Given that packet loss is routine in best-effort networks, loss detection is a crucial activity for many protocols and applications and is generally undertaken for two major reasons:
- (1)
-
Ensuring reliable data delivery
This requires a data sender to develop an understanding of which transmitted packets have not arrived at the receiver. This knowledge allows the sender to retransmit missing data.
- (2)
-
Congestion control
As we mention above, packet loss is often taken as an implicit indication that the sender is transmitting too fast and is overwhelming some portion of the network path. Data senders can therefore use loss to trigger transmission rate reductions.
Various mechanisms are used to detect losses in a packet stream. Often, we use continuous or periodic acknowledgments from the recipient to inform the sender's notion of which pieces of data are missing. However, despite our best intentions and most robust mechanisms, we cannot place ultimate faith in receiving such acknowledgments but can only truly depend on the passage of time. Therefore, our ultimate backstop to ensuring that we detect all loss is a timeout. That is, the sender sets some expectation for how long to wait for confirmation of delivery for a given piece of data. When this time period passes without delivery confirmation, the sender concludes the data was lost in transit.
The specifics of time-based loss detection schemes represent a tradeoff between correctness and responsiveness. In other words, we wish to simultaneously:
-
wait long enough to ensure the detection of loss is correct, and
-
minimize the amount of delay we impose on applications (before repairing loss) and the network (before we reduce the congestion).
Serving both of these goals is difficult, as they pull in opposite directions [
AP99]. By not waiting long enough to accurately determine a packet has been lost, we may provide a needed retransmission in a timely manner but risk both sending unnecessary ("spurious") retransmissions and needlessly lowering the transmission rate. By waiting long enough that we are unambiguously certain a packet has been lost, we cannot repair losses in a timely manner and we risk prolonging network congestion.

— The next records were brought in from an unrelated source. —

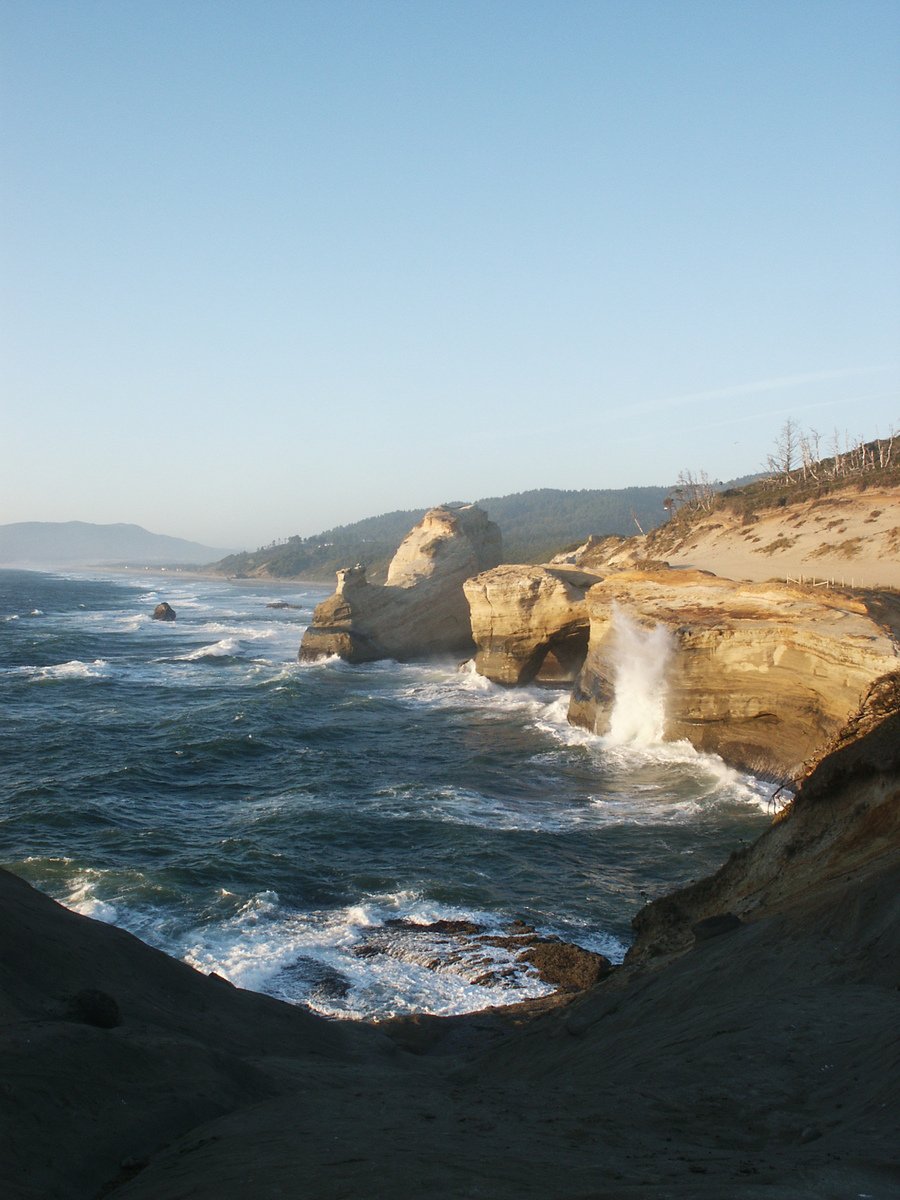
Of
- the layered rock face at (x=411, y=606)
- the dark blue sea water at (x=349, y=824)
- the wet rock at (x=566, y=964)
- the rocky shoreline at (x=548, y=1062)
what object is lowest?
the wet rock at (x=566, y=964)

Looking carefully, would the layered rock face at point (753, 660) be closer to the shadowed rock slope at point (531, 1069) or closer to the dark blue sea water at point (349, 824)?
the dark blue sea water at point (349, 824)

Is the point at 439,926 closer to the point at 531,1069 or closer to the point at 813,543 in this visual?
the point at 531,1069

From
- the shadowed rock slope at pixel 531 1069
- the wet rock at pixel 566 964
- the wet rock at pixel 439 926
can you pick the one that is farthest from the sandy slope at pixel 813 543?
the shadowed rock slope at pixel 531 1069

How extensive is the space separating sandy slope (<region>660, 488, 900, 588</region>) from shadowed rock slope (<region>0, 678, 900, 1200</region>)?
18.8 meters

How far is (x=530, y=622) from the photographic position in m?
33.0

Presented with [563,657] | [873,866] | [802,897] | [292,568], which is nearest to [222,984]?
[802,897]

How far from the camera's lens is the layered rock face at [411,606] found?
41.7 metres

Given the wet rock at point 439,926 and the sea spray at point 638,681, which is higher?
the sea spray at point 638,681

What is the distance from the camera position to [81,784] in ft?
67.8

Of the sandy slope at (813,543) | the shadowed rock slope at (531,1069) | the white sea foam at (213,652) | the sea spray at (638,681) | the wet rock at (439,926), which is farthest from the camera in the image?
the white sea foam at (213,652)

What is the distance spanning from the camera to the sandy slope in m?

Many protocols and applications -- such as TCP [
RFC 6298], SCTP [
RFC 4960], and SIP [
RFC 3261] -- use their own time-based loss detection mechanisms. At this point, our experience leads to a recognition that often specific tweaks that deviate from standardized time-based loss detectors do not materially impact network safety with respect to congestion control [
AP99]. Therefore, in this document we outline a set of high-level, protocol-agnostic requirements for time-based loss detection. The intent is to provide a safe foundation on which implementations have the flexibility to instantiate mechanisms that best realize their specific goals.